» Exercise brief
Return each line of the rows below that contains the word "would". Case counts.

>> begin Data for the task

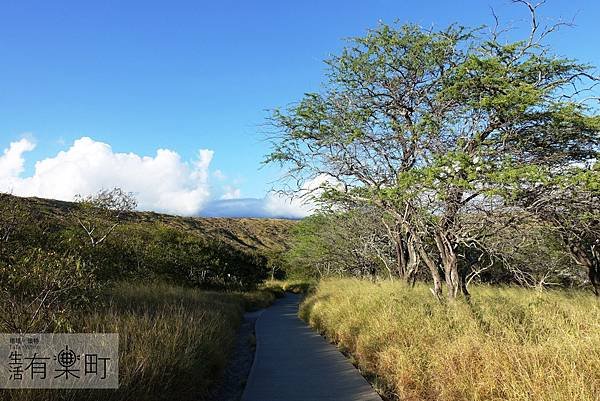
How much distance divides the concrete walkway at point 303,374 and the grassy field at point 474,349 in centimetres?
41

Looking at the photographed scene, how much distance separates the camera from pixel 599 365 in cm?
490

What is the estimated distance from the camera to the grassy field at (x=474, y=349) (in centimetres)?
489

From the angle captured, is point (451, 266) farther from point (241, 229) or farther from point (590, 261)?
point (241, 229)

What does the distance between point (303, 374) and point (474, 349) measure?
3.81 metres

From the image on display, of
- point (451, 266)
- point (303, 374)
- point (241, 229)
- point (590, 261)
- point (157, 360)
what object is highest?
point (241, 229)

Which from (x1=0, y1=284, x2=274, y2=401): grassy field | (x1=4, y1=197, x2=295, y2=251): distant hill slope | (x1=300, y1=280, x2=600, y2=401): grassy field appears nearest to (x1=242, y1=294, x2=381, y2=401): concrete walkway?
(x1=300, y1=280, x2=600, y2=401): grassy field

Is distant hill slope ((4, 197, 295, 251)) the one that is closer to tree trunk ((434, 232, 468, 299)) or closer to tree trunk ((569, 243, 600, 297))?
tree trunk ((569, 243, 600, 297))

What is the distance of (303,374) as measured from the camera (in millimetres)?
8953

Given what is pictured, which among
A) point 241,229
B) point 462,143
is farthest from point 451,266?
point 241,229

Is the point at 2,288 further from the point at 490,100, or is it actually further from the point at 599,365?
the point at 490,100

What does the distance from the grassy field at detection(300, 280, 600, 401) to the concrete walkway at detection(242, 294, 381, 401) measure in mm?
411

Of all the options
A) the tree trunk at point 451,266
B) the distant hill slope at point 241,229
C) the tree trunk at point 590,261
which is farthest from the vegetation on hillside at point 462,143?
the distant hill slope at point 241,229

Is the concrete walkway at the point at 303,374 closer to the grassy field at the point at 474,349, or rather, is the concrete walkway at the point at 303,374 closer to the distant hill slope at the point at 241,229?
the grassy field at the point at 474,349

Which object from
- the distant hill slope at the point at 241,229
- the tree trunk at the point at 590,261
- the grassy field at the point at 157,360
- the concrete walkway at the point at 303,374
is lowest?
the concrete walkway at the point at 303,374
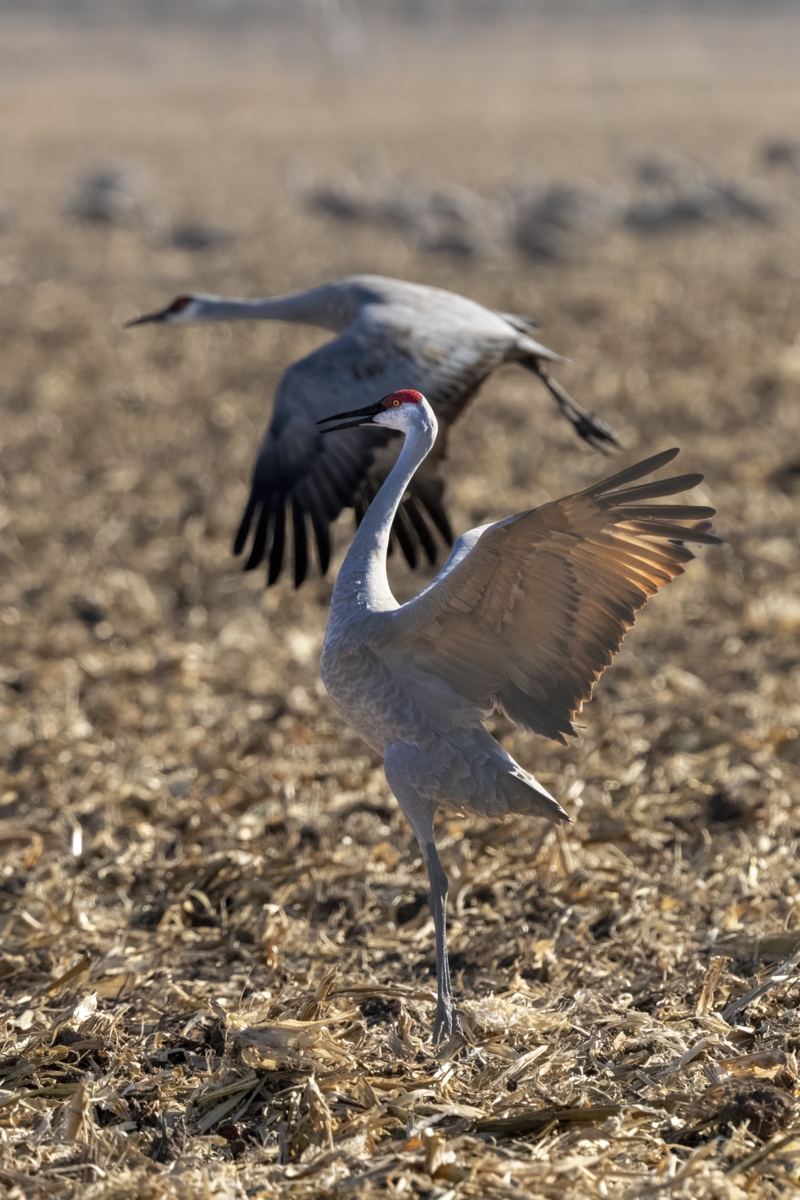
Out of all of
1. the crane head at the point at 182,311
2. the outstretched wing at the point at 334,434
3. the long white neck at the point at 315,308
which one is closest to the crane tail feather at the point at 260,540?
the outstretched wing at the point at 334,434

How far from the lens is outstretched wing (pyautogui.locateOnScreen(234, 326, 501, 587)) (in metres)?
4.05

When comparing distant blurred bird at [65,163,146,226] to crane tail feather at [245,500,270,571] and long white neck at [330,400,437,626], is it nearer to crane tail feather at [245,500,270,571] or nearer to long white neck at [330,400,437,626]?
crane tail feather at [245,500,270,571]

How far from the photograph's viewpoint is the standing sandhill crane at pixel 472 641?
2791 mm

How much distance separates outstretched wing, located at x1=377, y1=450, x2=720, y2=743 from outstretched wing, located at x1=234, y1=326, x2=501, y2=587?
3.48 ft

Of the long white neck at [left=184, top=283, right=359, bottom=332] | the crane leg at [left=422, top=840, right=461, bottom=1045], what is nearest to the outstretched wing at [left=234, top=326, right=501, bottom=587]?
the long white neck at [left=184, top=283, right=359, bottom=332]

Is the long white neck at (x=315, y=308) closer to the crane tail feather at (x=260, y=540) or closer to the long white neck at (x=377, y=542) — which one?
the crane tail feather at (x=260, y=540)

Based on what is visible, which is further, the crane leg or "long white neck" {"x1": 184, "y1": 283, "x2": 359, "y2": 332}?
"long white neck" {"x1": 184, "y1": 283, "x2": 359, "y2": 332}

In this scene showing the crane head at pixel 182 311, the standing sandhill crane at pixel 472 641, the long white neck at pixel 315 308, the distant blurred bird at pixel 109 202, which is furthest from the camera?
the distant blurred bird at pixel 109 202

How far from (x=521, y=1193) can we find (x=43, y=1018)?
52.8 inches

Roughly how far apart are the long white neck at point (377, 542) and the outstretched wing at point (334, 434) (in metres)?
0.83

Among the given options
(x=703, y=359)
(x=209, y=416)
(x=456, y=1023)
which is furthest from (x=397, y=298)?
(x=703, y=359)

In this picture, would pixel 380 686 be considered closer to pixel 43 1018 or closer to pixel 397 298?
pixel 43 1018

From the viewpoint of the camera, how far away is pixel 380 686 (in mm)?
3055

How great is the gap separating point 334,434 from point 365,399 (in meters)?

>> end Data for the task
>> begin Data for the task

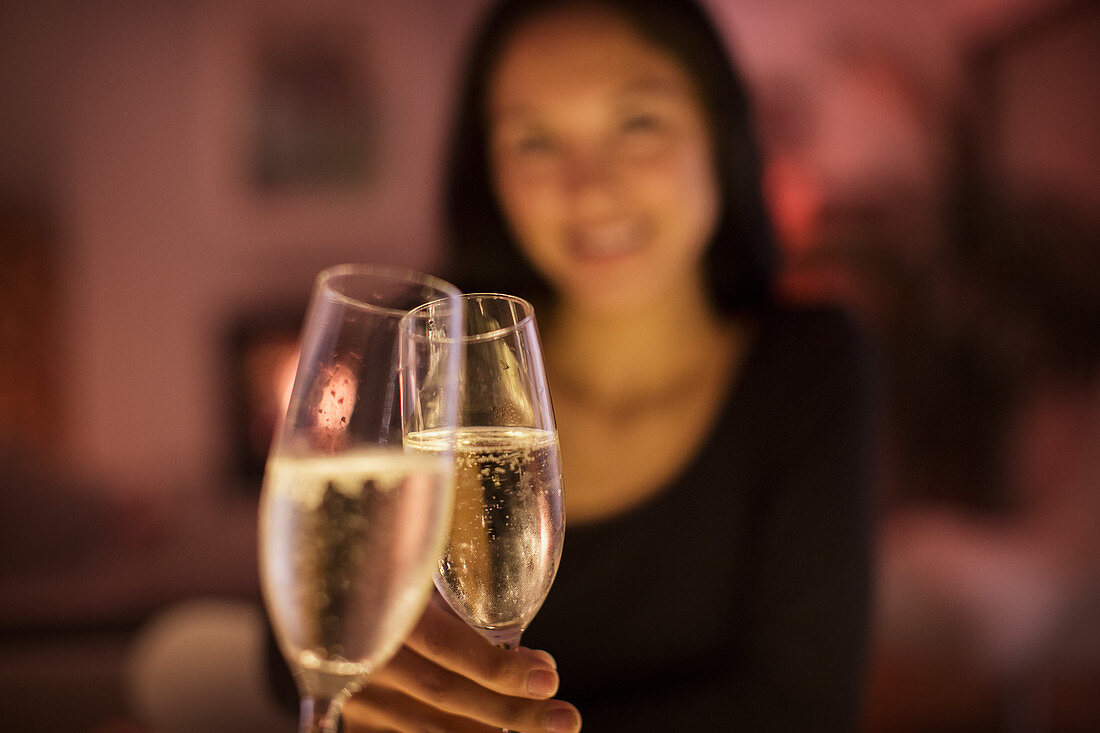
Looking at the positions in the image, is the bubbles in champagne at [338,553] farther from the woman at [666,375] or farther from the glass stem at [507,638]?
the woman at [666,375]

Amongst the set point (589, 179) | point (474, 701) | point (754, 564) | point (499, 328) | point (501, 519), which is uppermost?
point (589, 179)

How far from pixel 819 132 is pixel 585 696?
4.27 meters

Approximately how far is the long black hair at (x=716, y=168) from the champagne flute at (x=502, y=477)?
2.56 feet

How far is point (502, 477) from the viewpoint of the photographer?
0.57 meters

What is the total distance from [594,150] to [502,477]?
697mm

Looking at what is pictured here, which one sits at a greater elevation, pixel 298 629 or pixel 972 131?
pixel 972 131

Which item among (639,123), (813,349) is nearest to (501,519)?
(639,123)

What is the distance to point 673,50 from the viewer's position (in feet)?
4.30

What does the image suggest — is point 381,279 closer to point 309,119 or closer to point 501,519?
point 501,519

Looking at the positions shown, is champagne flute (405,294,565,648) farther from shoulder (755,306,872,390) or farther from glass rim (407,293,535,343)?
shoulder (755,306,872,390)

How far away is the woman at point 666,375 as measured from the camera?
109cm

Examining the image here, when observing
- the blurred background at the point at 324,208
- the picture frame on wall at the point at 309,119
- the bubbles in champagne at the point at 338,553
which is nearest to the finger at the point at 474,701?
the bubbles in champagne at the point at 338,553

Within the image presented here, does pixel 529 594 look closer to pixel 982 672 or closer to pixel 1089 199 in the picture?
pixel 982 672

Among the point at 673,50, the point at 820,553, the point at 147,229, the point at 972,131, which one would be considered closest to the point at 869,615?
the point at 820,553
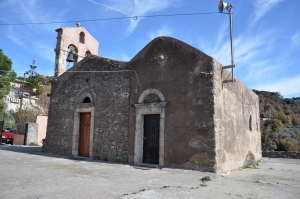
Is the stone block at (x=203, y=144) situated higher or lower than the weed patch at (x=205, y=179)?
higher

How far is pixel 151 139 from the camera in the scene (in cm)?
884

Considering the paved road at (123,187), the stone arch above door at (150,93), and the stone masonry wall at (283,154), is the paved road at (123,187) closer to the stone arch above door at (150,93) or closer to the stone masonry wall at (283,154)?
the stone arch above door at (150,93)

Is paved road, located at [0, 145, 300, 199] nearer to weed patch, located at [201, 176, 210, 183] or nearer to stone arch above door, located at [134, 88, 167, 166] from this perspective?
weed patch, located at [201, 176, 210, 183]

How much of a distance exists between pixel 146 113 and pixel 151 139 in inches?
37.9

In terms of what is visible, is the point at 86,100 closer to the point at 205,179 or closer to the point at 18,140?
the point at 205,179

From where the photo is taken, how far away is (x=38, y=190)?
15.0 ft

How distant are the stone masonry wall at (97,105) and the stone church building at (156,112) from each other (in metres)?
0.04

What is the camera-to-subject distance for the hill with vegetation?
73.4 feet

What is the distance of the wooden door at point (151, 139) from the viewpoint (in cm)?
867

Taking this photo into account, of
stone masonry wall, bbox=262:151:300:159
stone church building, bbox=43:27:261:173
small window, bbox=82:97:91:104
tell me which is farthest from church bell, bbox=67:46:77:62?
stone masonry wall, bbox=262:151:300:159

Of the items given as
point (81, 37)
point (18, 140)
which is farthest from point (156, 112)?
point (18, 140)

>> end Data for the task

» Final result
In this picture, would pixel 380 686 be considered closer to pixel 43 1018 or closer to pixel 397 298?
Among the point at 673,50, the point at 820,553, the point at 147,229, the point at 972,131, which one would be considered closest to the point at 869,615?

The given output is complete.